One of Jones’ coronavirus preventatives is SilverSol, a toothpaste that uses colloidal silver—one of the far right’s hoariest health panaceas, despite its longtime status as having no demonstrable curative powers, though it does have the unpleasant side effect of turning your skin a dark shade of blue permanently—as its active ingredient. He is, again, hardly alone.

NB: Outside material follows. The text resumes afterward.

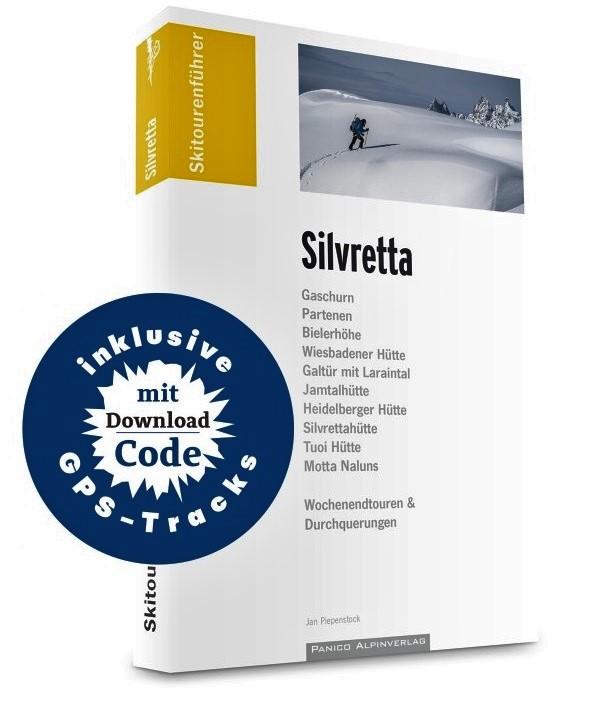 Skitourenführer Silvretta 9783956110726 Jan Piepenstock Panico Verlag Panico Skitourenführer  Wintersport Tirol & Vorarlberg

Televangelist Jim Bakker told his TV audience that his “Silver Solution,” sold by the bottle on his show, would cure them of COVID-19: “We’ve tested, it works on just about everything.”
He noted that it hadn’t been tested on that strain of the virus, asked a guest about its effectiveness. She responded that “it’s been tested on other strains of the coronavirus and has been able to eliminate it within 12 hours … ‘Totally eliminate it. Kills it. Deactivates it.’”
The state of Missouri sued Bakker to stop making these claims. Bakker spent almost five years in jail in the 1990s for defrauding followers into buying memberships and retreats that supported his extravagant lifestyle.
The Better Business Bureau warns: “Be suspicious of products that claim to immediately cure a wide range of diseases. No one product could be effective against a long, varied list of conditions or diseases.”